Koalitionsbeschlüsse Was bringt das Ampel-Klimapaket für Verkehr und Wohnen?

Die Parteichefs der Koalitionsparteien: Lars Klingbeil (SPD) Ricarda Lang (Grüne) und Christian Lindner (FDP, v.l.n.r.).
Die Parteichefs der Koalitionsparteien: Lars Klingbeil (SPD) Ricarda Lang (Grüne) und Christian Lindner (FDP, v.l.n.r.). (Bild: Michael Kappeler/dpa)

Deutsche Presse-Agentur
Deutsche Presse-Agentur

Deutschland soll bis 2045 klimaneutral werden – das ist eine komplexe Großoperation. Die Regierung will den Umbau jetzt forcieren. Was folgt daraus für Millionen Bahnkunden, Autofahrer und Hausbewohner?
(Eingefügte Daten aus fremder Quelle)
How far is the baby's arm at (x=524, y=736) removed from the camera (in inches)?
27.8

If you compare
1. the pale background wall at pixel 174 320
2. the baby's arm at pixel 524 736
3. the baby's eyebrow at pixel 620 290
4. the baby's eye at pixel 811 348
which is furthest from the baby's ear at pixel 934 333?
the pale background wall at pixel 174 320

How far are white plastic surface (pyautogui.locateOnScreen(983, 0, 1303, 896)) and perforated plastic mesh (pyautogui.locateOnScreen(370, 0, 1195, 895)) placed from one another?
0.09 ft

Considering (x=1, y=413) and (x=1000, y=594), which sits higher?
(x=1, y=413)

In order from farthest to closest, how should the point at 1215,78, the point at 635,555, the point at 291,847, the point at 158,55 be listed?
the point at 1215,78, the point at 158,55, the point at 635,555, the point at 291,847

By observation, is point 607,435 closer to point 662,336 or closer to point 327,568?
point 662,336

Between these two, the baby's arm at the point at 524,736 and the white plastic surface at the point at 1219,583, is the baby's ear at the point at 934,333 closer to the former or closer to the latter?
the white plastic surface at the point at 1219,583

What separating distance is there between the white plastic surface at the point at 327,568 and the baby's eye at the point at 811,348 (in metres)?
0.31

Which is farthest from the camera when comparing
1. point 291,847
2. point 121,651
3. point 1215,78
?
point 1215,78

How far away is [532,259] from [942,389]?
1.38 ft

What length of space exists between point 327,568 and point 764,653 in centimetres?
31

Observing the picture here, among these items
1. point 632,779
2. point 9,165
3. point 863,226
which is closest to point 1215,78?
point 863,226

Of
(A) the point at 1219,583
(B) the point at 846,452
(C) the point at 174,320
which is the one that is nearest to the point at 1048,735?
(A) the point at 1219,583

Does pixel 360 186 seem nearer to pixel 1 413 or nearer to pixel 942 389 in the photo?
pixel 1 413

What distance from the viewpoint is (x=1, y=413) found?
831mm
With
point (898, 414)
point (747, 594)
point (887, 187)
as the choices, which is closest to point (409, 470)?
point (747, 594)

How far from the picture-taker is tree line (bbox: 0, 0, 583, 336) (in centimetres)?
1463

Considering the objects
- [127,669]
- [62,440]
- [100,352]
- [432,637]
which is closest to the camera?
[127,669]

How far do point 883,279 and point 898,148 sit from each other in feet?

Berlin (dpa) – Mehr Geld für die Schiene, mehr praktische Angebote für E-Autos und überhaupt mehr Tempo: Die Ampel-Koalitionäre haben nach langem Streit eine Reihe von Vorhaben festgezurrt, die den Klimaschutz besonders im Verkehr voranbringen sollen – hinkt der Sektor beim Verringern von Treibhausgasen doch immer noch hinterher.

Zum Paket gehören auch Änderungen bei der Lkw-Maut zugunsten der Schiene und beschleunigte Planungen, um Staustellen auf Autobahnen zu beseitigen. Auch die umstrittene Umstellung auf sauberere Heizungen soll vorankommen. Dabei wie in anderen Punkten sind aber noch diverse Fragen zu klären, wie nicht nur Verbraucherschützer monieren.

Was ist bei der Bahn geplant?

Die klimafreundliche Schiene soll eine neue Finanzspritze bekommen, um das strapazierte und störanfällige Gleisnetz in Schuss zu bringen und auszubauen. Dafür hat die bundeseigene Deutsche Bahn bis 2027 einen Investitionsbedaf von 45 Milliarden Euro, der «soweit wie finanziell darstellbar» gedeckt werden soll. Erklärte Priorität: mehr Kapazitäten für Güter- und Personenzüge im Kernnetz der wichtigsten Strecken. Bahnchef Richard Lutz sagte, das seien «entscheidende Schlüssel», um Wachstumsziele für die Schiene zu erreichen und die derzeit «unbefriedigende» Pünktlichkeit zu verbessern.

Woher kommt das extra Geld?

Zur Finanzierung plant die Koalition eine grundlegende Neuerung. Denn ein Teil soll aus der Lkw-Maut kommen, für die bisher galt: Einnahmen aus der Straße fließen wieder in die Straße. Die Bahnbranche und die Gewerkschaft EVG begrüßten diese Weichenstellung. Dabei rechnet die Koalition mit jährlich fünf bis sechs Milliarden Euro für die Bahn aus dieser neuen Quelle – und das unabhängig von der Haushaltslage. Die restlichen Milliarden sind aber noch zu sichern. Das Geld für die Schiene soll aus einer neuen CO2-Komponente der Lkw-Maut kommen.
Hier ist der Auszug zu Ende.